# What you should do
Give back each line of the data exactly.

(Data items)
========================

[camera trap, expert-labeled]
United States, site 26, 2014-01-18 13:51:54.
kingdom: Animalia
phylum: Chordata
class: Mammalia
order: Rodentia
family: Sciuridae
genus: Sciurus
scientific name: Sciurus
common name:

========================

# Result for this task
[camera trap, expert-labeled]
United States, site 26, 2014-01-18 13:51:54.
kingdom: Animalia
phylum: Chordata
class: Mammalia
order: Rodentia
family: Sciuridae
genus: Sciurus
scientific name: Sciurus
common name:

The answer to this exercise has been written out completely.